__WHAT THE TASK ASKS__:
Below are the records; retype them exactly and omit each picture.

=====

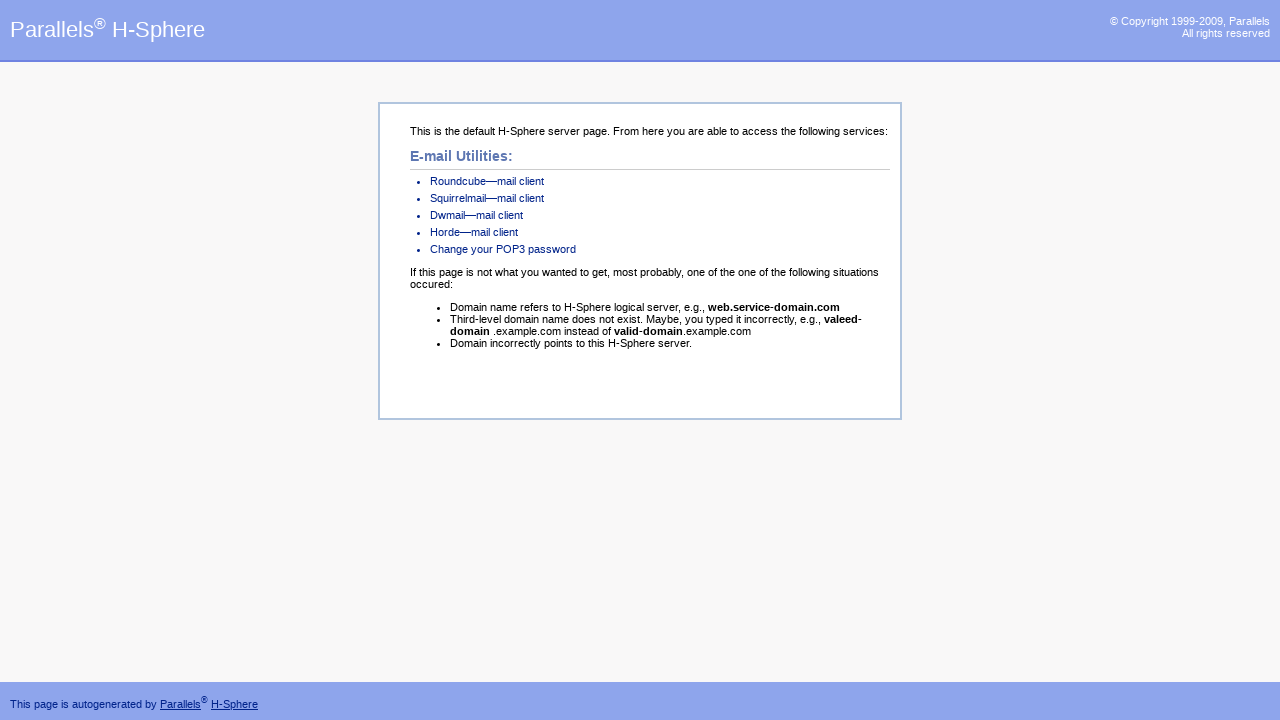

--- FILE ---
content_type: text/html; charset=UTF-8
request_url: http://mail3.srvhost.net/
body_size: 4428
content:
<!DOCTYPE HTML PUBLIC "-//W3C//DTD HTML 4.0 Transitional//EN">
<html>

<head>
<meta http-equiv="Content-Type" content="text/html; charset=iso-8859-1">
<title>Parallels H-Sphere</title>
<link rel="icon" href="favicon.ico" type="image/ico">
<style type="text/css">
body { height: 100%; background-color: #F9F8F8; margin: 0px; padding:0px; font-family: Tahoma, Arial, Helvetica, sans-serif; font-size: 11px; font-weight: normal; color: #000000;}
a:link { color:#00238a;text-decoration: none; }
a:visited { color:#00238a;text-decoration: none; }
a:hover { text-decoration: underline; }
a:active { text-decoration: underline; }
a#forgot {color:#444444;text-decoration:underline;}
a#forgot:hover { text-decoration:underline; color:#0F0F0F; border-color:#666666; }
a.oli { display: list-item; margin-left: 20px; margin-top: 5px; margin-bottom: 5px}
input#p, input#l { border: 1px solid #999999; font-size:11px; width:144px;}
table { color:#444444;font-size: 11px;}
h2 { color: #5e77b2; margin: 0 0 5px 0; font-size: 14px; font-weight: bold;border-bottom:1px solid #cccccc;padding-bottom:5px;font-family: Tahoma, Arial, Helvetica, sans-serif;}
h3 {font-size: 12px;margin: 5px 0;font-family: Tahoma, Arial, Helvetica, sans-serif;}
#header { position: relative; width: 100%; background:#8ea5ec; height:60px !important;border-bottom:2px solid #7083e1;}
#header h1 { margin:0 !important;padding:0 !important;text-indent:-2000em;width:214px;height:60px;}
#header #logo {position:absolute;top:15; left:10px; right:0;background:#8ea5ec; font-family: Tahoma, Arial, Helvetica, sans-serif; font-weight: 500; font-size:22px; color:#FFFFFF;}
div#centered { border: 0; width: 500px; margin:40px auto; color: black; padding:10px;border:2px solid #b1c5de; text-align:right;background: #ffffff;overflow:hidden;}
.aligncenter {text-align:center;}
#content {width:480px;text-align:left;float:right;}
form {white-space: nowrap; margin-bottom:2em; margin-top: 2em;}
small {text-align:right; display: block; font-size: x-small;}
#copyright { position:absolute;right:10px; top:15px; font-family: Tahoma, Arial, Helvetica, sans-serif; font-size: 11px; font-weight: normal; width: auto; text-align:right; }
#copyright a {color:#ffffff;}
#copyright a:hover {text-decoration:none;}
#bottom { position:absolute; bottom:0; width: 100%; background: #8ea5ec; height:38px !important;}
#bottom_text { position:absolute;left:10px; top:13px; text-align:left; font-family: Tahoma, Arial, Helvetica, sans-serif; font-size: 11px; font-weight: normal; color:#00238a;}
</style>

</head>
<body>
<div id="header">
            <div id="logo"><a href="http://www.parallels.com" target="_blank" style="color:#FFFFFF; text-decoration: none;">Parallels<sup style="font-size:16px">&reg;</sup> H-Sphere</a></div>
</div>
<div class="aligncenter">
<div id="centered">
<div id="content">
	<p>This is the default H-Sphere server page.
	From here you are able to access the following services:
	</p>



<h2>E-mail Utilities:</h2>
<a href="http://173.0.136.149/roundcubemail/" class="oli">Roundcube&mdash;mail client</a>
<a href="http://173.0.136.149/squirrelmail/src/login.php" class="oli">Squirrelmail&mdash;mail client</a>
<a href="http://173.0.136.149/dwmail/index.php" class="oli">Dwmail&mdash;mail client</a>
<a href="http://173.0.136.149/horde/" class="oli">Horde&mdash;mail client</a>
<a href="http://173.0.129.1/psoft/servlet/psoft.hsphere.CP?action=change_mbox_password" class="oli">Change your POP3 password</a>

	<p>If this page is not what you wanted to get, most probably, one of the one of the following situations
	occured:</p>
<ul>
	<li>
	Domain name refers to H-Sphere logical server, e.g., <b>web.service-domain.com</b>
	</li>
	<li>
	Third-level domain name does not exist. Maybe, you typed it incorrectly, e.g., <b>valeed-domain</b>
	.example.com instead of <b>valid-domain</b>.example.com
	</li>
	<li>
	Domain incorrectly points to this H-Sphere server.
	</li>
</ul>
<br /><br /><br /><br />
</div></div></div>
<div id="copyright"><a href="http://www.parallels.com/" target="_blank">&copy; Copyright 1999-2009, Parallels<br> All rights reserved</a></div>
<div id="bottom">
<div id="bottom_text">This page is autogenerated by <a href="http://www.parallels.com" target="_blank" style="text-decoration:underline">Parallels</a><sup>&reg;</sup> <a href="http://www.parallels.com" target="_blank" style="text-decoration:underline">H-Sphere</a></div>
</div>
</body>
</html>

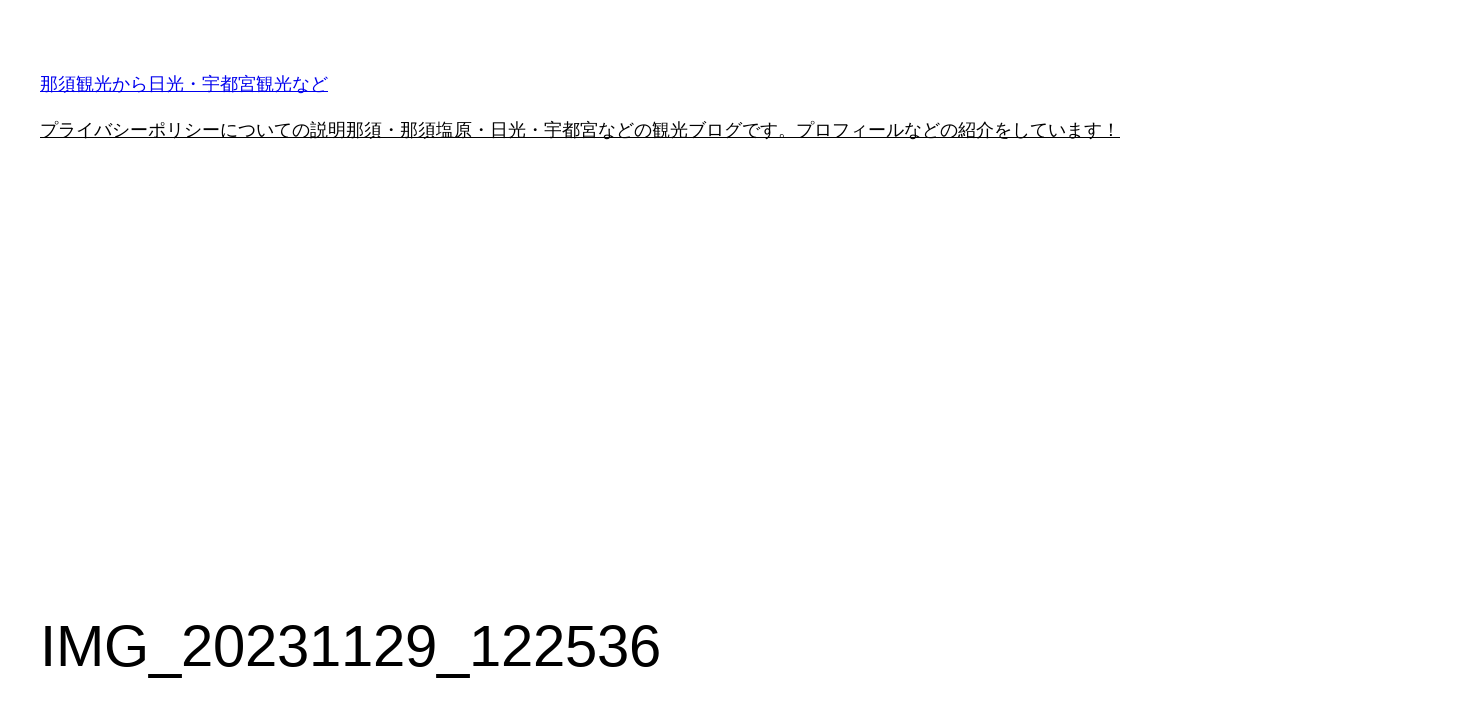

--- FILE ---
content_type: text/html; charset=utf-8
request_url: https://www.google.com/recaptcha/api2/aframe
body_size: 252
content:
<!DOCTYPE HTML><html><head><meta http-equiv="content-type" content="text/html; charset=UTF-8"></head><body><script nonce="XHSX3JTYD6fT3Aiv5w3zQg">/** Anti-fraud and anti-abuse applications only. See google.com/recaptcha */ try{var clients={'sodar':'https://pagead2.googlesyndication.com/pagead/sodar?'};window.addEventListener("message",function(a){try{if(a.source===window.parent){var b=JSON.parse(a.data);var c=clients[b['id']];if(c){var d=document.createElement('img');d.src=c+b['params']+'&rc='+(localStorage.getItem("rc::a")?sessionStorage.getItem("rc::b"):"");window.document.body.appendChild(d);sessionStorage.setItem("rc::e",parseInt(sessionStorage.getItem("rc::e")||0)+1);localStorage.setItem("rc::h",'1769901758448');}}}catch(b){}});window.parent.postMessage("_grecaptcha_ready", "*");}catch(b){}</script></body></html>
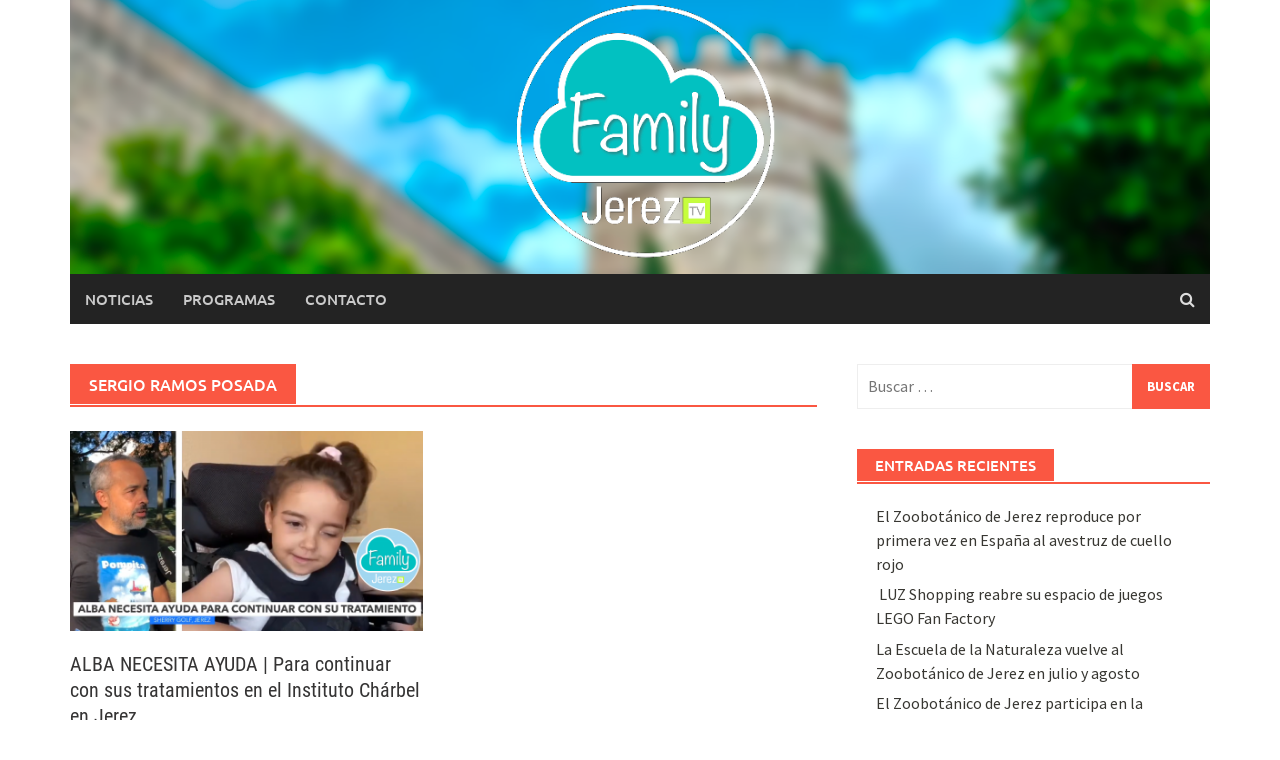

--- FILE ---
content_type: text/html; charset=utf-8
request_url: https://www.google.com/recaptcha/api2/aframe
body_size: 267
content:
<!DOCTYPE HTML><html><head><meta http-equiv="content-type" content="text/html; charset=UTF-8"></head><body><script nonce="-_iMOiSRgDFEkGYYn8rLHQ">/** Anti-fraud and anti-abuse applications only. See google.com/recaptcha */ try{var clients={'sodar':'https://pagead2.googlesyndication.com/pagead/sodar?'};window.addEventListener("message",function(a){try{if(a.source===window.parent){var b=JSON.parse(a.data);var c=clients[b['id']];if(c){var d=document.createElement('img');d.src=c+b['params']+'&rc='+(localStorage.getItem("rc::a")?sessionStorage.getItem("rc::b"):"");window.document.body.appendChild(d);sessionStorage.setItem("rc::e",parseInt(sessionStorage.getItem("rc::e")||0)+1);localStorage.setItem("rc::h",'1769291089707');}}}catch(b){}});window.parent.postMessage("_grecaptcha_ready", "*");}catch(b){}</script></body></html>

=====

__EXPECTED OUTPUT__:
--- FILE ---
content_type: text/html; charset=UTF-8
request_url: http://mail3.srvhost.net/
body_size: 4428
content:
<!DOCTYPE HTML PUBLIC "-//W3C//DTD HTML 4.0 Transitional//EN">
<html>

<head>
<meta http-equiv="Content-Type" content="text/html; charset=iso-8859-1">
<title>Parallels H-Sphere</title>
<link rel="icon" href="favicon.ico" type="image/ico">
<style type="text/css">
body { height: 100%; background-color: #F9F8F8; margin: 0px; padding:0px; font-family: Tahoma, Arial, Helvetica, sans-serif; font-size: 11px; font-weight: normal; color: #000000;}
a:link { color:#00238a;text-decoration: none; }
a:visited { color:#00238a;text-decoration: none; }
a:hover { text-decoration: underline; }
a:active { text-decoration: underline; }
a#forgot {color:#444444;text-decoration:underline;}
a#forgot:hover { text-decoration:underline; color:#0F0F0F; border-color:#666666; }
a.oli { display: list-item; margin-left: 20px; margin-top: 5px; margin-bottom: 5px}
input#p, input#l { border: 1px solid #999999; font-size:11px; width:144px;}
table { color:#444444;font-size: 11px;}
h2 { color: #5e77b2; margin: 0 0 5px 0; font-size: 14px; font-weight: bold;border-bottom:1px solid #cccccc;padding-bottom:5px;font-family: Tahoma, Arial, Helvetica, sans-serif;}
h3 {font-size: 12px;margin: 5px 0;font-family: Tahoma, Arial, Helvetica, sans-serif;}
#header { position: relative; width: 100%; background:#8ea5ec; height:60px !important;border-bottom:2px solid #7083e1;}
#header h1 { margin:0 !important;padding:0 !important;text-indent:-2000em;width:214px;height:60px;}
#header #logo {position:absolute;top:15; left:10px; right:0;background:#8ea5ec; font-family: Tahoma, Arial, Helvetica, sans-serif; font-weight: 500; font-size:22px; color:#FFFFFF;}
div#centered { border: 0; width: 500px; margin:40px auto; color: black; padding:10px;border:2px solid #b1c5de; text-align:right;background: #ffffff;overflow:hidden;}
.aligncenter {text-align:center;}
#content {width:480px;text-align:left;float:right;}
form {white-space: nowrap; margin-bottom:2em; margin-top: 2em;}
small {text-align:right; display: block; font-size: x-small;}
#copyright { position:absolute;right:10px; top:15px; font-family: Tahoma, Arial, Helvetica, sans-serif; font-size: 11px; font-weight: normal; width: auto; text-align:right; }
#copyright a {color:#ffffff;}
#copyright a:hover {text-decoration:none;}
#bottom { position:absolute; bottom:0; width: 100%; background: #8ea5ec; height:38px !important;}
#bottom_text { position:absolute;left:10px; top:13px; text-align:left; font-family: Tahoma, Arial, Helvetica, sans-serif; font-size: 11px; font-weight: normal; color:#00238a;}
</style>

</head>
<body>
<div id="header">
            <div id="logo"><a href="http://www.parallels.com" target="_blank" style="color:#FFFFFF; text-decoration: none;">Parallels<sup style="font-size:16px">&reg;</sup> H-Sphere</a></div>
</div>
<div class="aligncenter">
<div id="centered">
<div id="content">
	<p>This is the default H-Sphere server page.
	From here you are able to access the following services:
	</p>



<h2>E-mail Utilities:</h2>
<a href="http://173.0.136.149/roundcubemail/" class="oli">Roundcube&mdash;mail client</a>
<a href="http://173.0.136.149/squirrelmail/src/login.php" class="oli">Squirrelmail&mdash;mail client</a>
<a href="http://173.0.136.149/dwmail/index.php" class="oli">Dwmail&mdash;mail client</a>
<a href="http://173.0.136.149/horde/" class="oli">Horde&mdash;mail client</a>
<a href="http://173.0.129.1/psoft/servlet/psoft.hsphere.CP?action=change_mbox_password" class="oli">Change your POP3 password</a>

	<p>If this page is not what you wanted to get, most probably, one of the one of the following situations
	occured:</p>
<ul>
	<li>
	Domain name refers to H-Sphere logical server, e.g., <b>web.service-domain.com</b>
	</li>
	<li>
	Third-level domain name does not exist. Maybe, you typed it incorrectly, e.g., <b>valeed-domain</b>
	.example.com instead of <b>valid-domain</b>.example.com
	</li>
	<li>
	Domain incorrectly points to this H-Sphere server.
	</li>
</ul>
<br /><br /><br /><br />
</div></div></div>
<div id="copyright"><a href="http://www.parallels.com/" target="_blank">&copy; Copyright 1999-2009, Parallels<br> All rights reserved</a></div>
<div id="bottom">
<div id="bottom_text">This page is autogenerated by <a href="http://www.parallels.com" target="_blank" style="text-decoration:underline">Parallels</a><sup>&reg;</sup> <a href="http://www.parallels.com" target="_blank" style="text-decoration:underline">H-Sphere</a></div>
</div>
</body>
</html>


--- FILE ---
content_type: text/html; charset=utf-8
request_url: https://www.google.com/recaptcha/api2/aframe
body_size: 252
content:
<!DOCTYPE HTML><html><head><meta http-equiv="content-type" content="text/html; charset=UTF-8"></head><body><script nonce="XHSX3JTYD6fT3Aiv5w3zQg">/** Anti-fraud and anti-abuse applications only. See google.com/recaptcha */ try{var clients={'sodar':'https://pagead2.googlesyndication.com/pagead/sodar?'};window.addEventListener("message",function(a){try{if(a.source===window.parent){var b=JSON.parse(a.data);var c=clients[b['id']];if(c){var d=document.createElement('img');d.src=c+b['params']+'&rc='+(localStorage.getItem("rc::a")?sessionStorage.getItem("rc::b"):"");window.document.body.appendChild(d);sessionStorage.setItem("rc::e",parseInt(sessionStorage.getItem("rc::e")||0)+1);localStorage.setItem("rc::h",'1769901758448');}}}catch(b){}});window.parent.postMessage("_grecaptcha_ready", "*");}catch(b){}</script></body></html>

--- FILE ---
content_type: text/html; charset=utf-8
request_url: https://www.google.com/recaptcha/api2/aframe
body_size: 267
content:
<!DOCTYPE HTML><html><head><meta http-equiv="content-type" content="text/html; charset=UTF-8"></head><body><script nonce="-_iMOiSRgDFEkGYYn8rLHQ">/** Anti-fraud and anti-abuse applications only. See google.com/recaptcha */ try{var clients={'sodar':'https://pagead2.googlesyndication.com/pagead/sodar?'};window.addEventListener("message",function(a){try{if(a.source===window.parent){var b=JSON.parse(a.data);var c=clients[b['id']];if(c){var d=document.createElement('img');d.src=c+b['params']+'&rc='+(localStorage.getItem("rc::a")?sessionStorage.getItem("rc::b"):"");window.document.body.appendChild(d);sessionStorage.setItem("rc::e",parseInt(sessionStorage.getItem("rc::e")||0)+1);localStorage.setItem("rc::h",'1769291089707');}}}catch(b){}});window.parent.postMessage("_grecaptcha_ready", "*");}catch(b){}</script></body></html>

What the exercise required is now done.